# Latent Semantic Indexing

---
**Author**: Marko Bajec

**Last update**: 4.5.2019

**Description**: in this example we show how to use **Singular Value Decomposition (SVD)** to transform terms and documents of a document corpus to a *k-concept space* and use the transformed vector space for Information Retrieval.  
**Required libraries** (use pip3):
* <code>numpy</code>
* <code>scipy</code>
* <code>sklearn</code>
* <code>lemmagen</code>
* <code>nltk</code>
* <code>matplotlib</code>

---
## Document corpus
Let's say we have the following 5 sentences representing the **document corpus**:
* d<sub>1</sub>: *Romeo and Juliet.*
* d<sub>2</sub>: *Juliet: O happy dagger!*
* d<sub>3</sub>: *Romeo died by dagger.*
* d<sub>4</sub>: *"Live free or die”, that’s the New-Hampshire’s motto.*
* d<sub>5</sub>: *Did you know, New-Hampshire is in New-England.*

**Question**: How close (relevant) are the above sentences to the following query: $q=$<span style="color:blue">*died, dagger*</span>?

Remember that we used the same corpus for the exercise on the *Vector Space Models*. There the best matching documents for our query were $d_3$ and $d_2$. The document $d_1$ was however ranked very low despite the fact that in the play *Romeo and Juliet*, written by William Shakespeare, both Romeo and Juliet die by dagger.
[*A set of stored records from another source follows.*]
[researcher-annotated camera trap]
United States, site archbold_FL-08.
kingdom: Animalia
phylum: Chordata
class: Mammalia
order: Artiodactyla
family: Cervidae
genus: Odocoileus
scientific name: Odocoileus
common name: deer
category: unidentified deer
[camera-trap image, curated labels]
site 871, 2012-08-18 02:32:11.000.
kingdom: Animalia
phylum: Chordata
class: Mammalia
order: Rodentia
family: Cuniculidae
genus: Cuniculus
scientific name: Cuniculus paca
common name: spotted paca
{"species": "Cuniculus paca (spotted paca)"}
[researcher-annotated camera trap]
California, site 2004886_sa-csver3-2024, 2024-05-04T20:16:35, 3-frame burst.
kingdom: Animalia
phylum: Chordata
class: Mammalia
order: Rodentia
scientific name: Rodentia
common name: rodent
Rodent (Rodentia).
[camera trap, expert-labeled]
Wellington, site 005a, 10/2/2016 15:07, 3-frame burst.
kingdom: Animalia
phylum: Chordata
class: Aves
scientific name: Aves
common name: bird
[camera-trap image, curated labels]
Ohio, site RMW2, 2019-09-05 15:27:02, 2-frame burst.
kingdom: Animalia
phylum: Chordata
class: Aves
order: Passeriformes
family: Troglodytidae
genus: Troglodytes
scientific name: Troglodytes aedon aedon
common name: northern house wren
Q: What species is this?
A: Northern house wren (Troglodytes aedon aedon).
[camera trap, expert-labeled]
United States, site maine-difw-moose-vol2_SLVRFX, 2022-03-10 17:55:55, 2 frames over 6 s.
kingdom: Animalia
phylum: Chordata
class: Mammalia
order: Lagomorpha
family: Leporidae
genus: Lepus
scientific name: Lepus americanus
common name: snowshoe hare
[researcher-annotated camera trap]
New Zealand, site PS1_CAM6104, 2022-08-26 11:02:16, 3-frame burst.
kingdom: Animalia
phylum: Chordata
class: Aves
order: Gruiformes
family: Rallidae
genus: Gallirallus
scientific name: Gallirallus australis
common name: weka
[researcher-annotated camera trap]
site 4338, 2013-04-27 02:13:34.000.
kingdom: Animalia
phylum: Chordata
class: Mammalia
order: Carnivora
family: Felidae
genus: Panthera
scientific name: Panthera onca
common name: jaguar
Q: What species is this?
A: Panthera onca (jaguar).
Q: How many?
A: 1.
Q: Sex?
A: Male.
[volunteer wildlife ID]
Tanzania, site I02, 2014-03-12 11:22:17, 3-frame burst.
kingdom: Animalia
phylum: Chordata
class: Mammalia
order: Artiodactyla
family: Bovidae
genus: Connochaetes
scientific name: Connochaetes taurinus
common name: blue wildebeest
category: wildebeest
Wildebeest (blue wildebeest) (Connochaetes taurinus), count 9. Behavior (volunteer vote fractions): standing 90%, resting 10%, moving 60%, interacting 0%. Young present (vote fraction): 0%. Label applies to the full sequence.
The problem is that $d_1$ doesn't involve any of the query words. We expect that by using **LSI** and **SVD**, documents including any of these words will come closer based on the fact that they often cooccur together. This should then result in getting the document $d_1$ closer to our query.


## Python implementation
In the Python program below we use <code>scipy</code> implementation of SVD to decompose our matrix to $A=U \Sigma V^T$. Since our term-document matrix is small, i.e. $6 \times 11$, we could have operated with the whole matrix (ignoring that in this way we would not get rid off any noise). Instead, we will use two dimensions only (i.e. $k=2$) just to demonstrate a complete SVD procedure including *reduction* of matrix dimensions. 

To compare the query and documents in the *k-concept space model*, we will use **Cosine distance** implemented in <code>sklearn</code>. The same library will also be used to form the **tf matrix**.   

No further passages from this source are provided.